EH: They suffered from gullibility and greed, and they happened to be in a place where suffering from gullibility and greed allowed them to make a fortune. And so I'm happy to judge them for the good of justice that we are trying to pursue. We would spend a lot of time trying to disentangle the responsibilities, taking into account circumstances, motivations and acts, as one always does with that kind of question. But there's another good we are trying to balance that with, and that is the continuing operation of the economy. One can make a set of practical judgments about what kind of "bailout" we need, or adjustment, recapitalisation or reorganisation, but something probably has to be done because the way the financial dynamics are working is rather destructive. But the actions that promote these two goods are quite likely to contradict each other because, when you're actively trying to recalibrate the financial system, a lot of financiers who helped create the disequilibrium will end up either completely rewarded or at least not punished. But so it is in the world, it's very unlikely that you can get everything right, and I would argue that the more important issue, the more important good to pursue, is the equilibrium of the financial system.
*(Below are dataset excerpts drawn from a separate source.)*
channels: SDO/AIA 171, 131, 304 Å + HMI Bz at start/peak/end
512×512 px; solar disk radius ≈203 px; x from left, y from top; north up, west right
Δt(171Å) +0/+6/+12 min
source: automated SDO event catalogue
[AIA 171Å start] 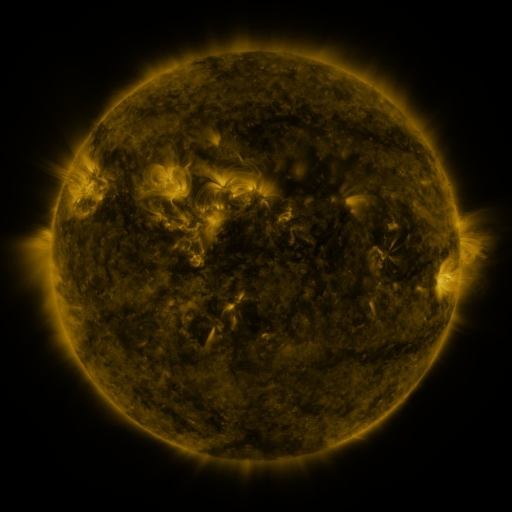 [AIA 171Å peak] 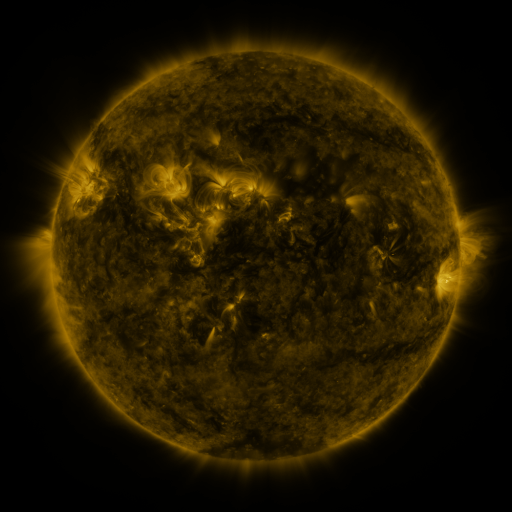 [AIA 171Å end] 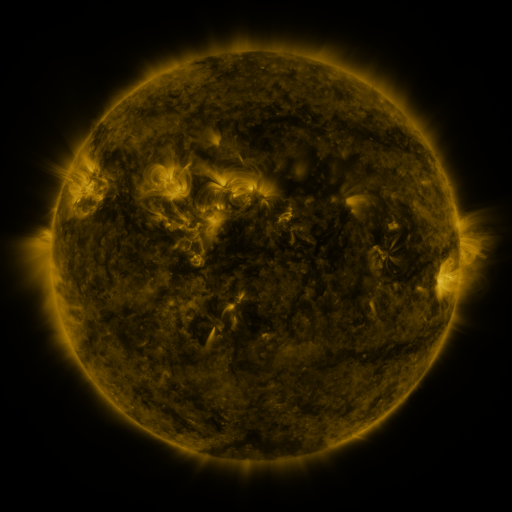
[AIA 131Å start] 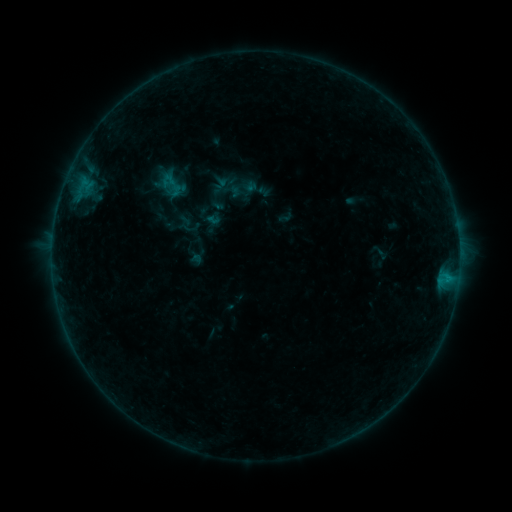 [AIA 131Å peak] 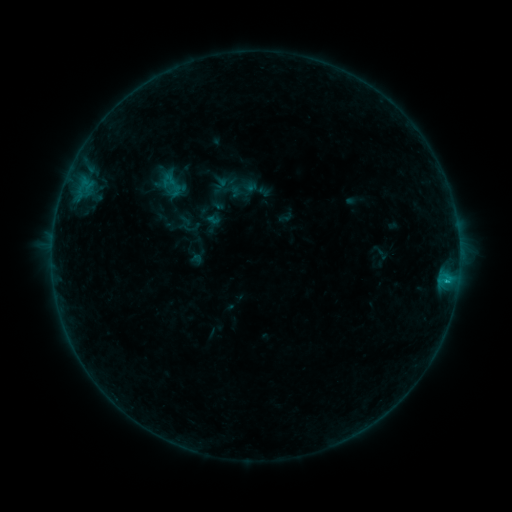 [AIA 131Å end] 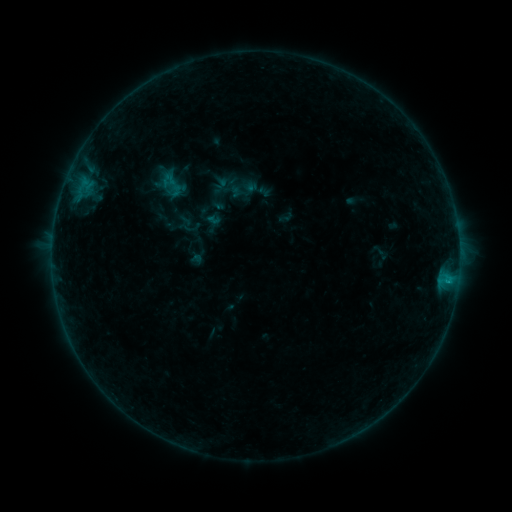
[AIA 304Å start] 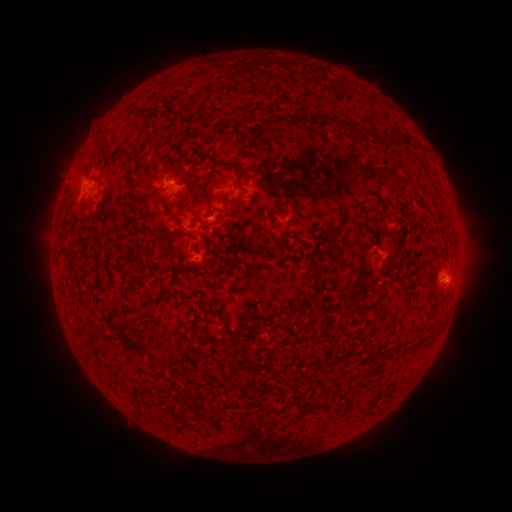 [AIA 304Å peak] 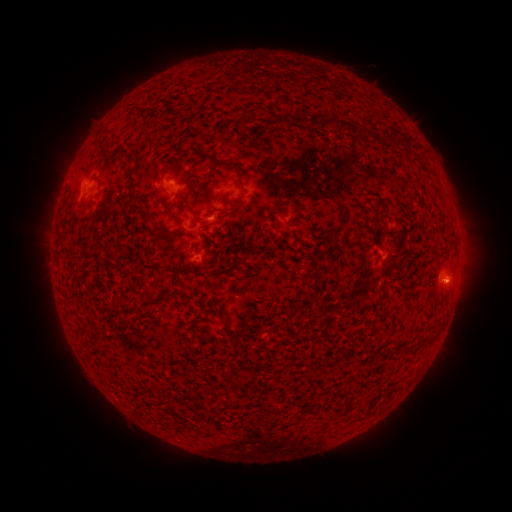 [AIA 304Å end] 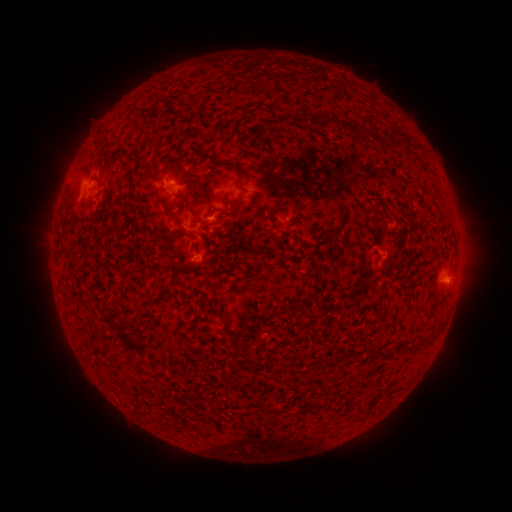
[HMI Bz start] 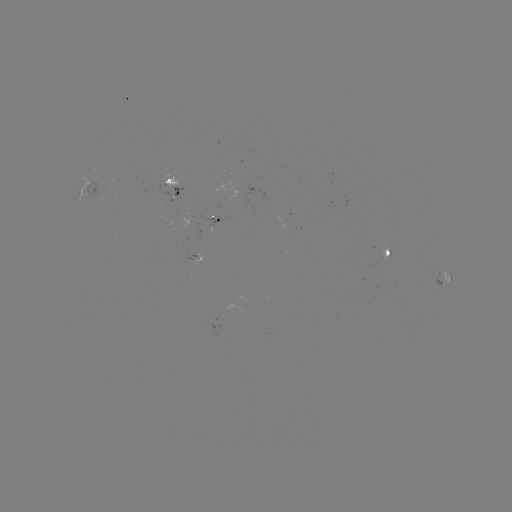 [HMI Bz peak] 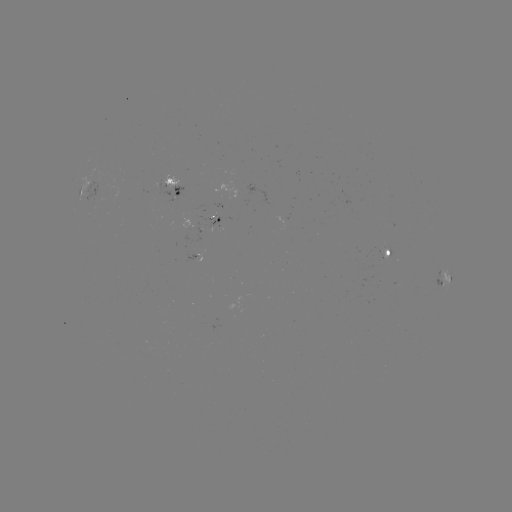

DJ: Is there a danger of moral hazard?
SB: I would just put it in a slightly different way. One of these dispossessed sub-prime borrowers, in Staten Island, which is probably the only lower-middle class part of New York, was interviewed on television, and he said that he would rather stand in the breadline if a banker was standing next to him, than have his own position rescued and the banker not get into trouble. Now that summed up everything I dislike, not about morality, but about moralism. If I had my way - I think this may be true of Ben Bernanke, the chairman of the Fed - I would drop dollar notes from the sky if there was a danger of the market seizing up. It would serve several purposes - it would also help with obesity and physical fitness.
EH: Keynes said you should bury them in the ground. That would be even better for physical fitness.
SB: Either way, it would be better than bailing out these bankers. On the other hand, people are not sophisticated enough to see a simple solution like that, and the only way they can think of getting the monetary mechanism working is bailing out the bankers. I sympathised for the first time in my life with someone like Hank Paulson, when he got down on one knee before a hard-bitten left-wing Democrat, and asked her - interestingly, a her - to help get his proposals through Congress. Because surely it is much more important to keep the monetary side of the system going - the monetary side has always been a mystery, the person who got nearest to understanding it was Keynes, but nobody ever completely has - than it is to punish the bankers. What I would do, is do everything they say, get down on both knees before the most populist member of Congress, to get the bloody thing moving again. Afterwards, we can have an investigation and see if we can prevent the worst culprits from getting off scot-free. I doubt if we can, because I think that some of the cleverest of the evil-doers have already taken their profits and are already enjoying their villas, and that's what they can do. But it is more important to promote prosperity and welfare than it is punish a few evil-doers.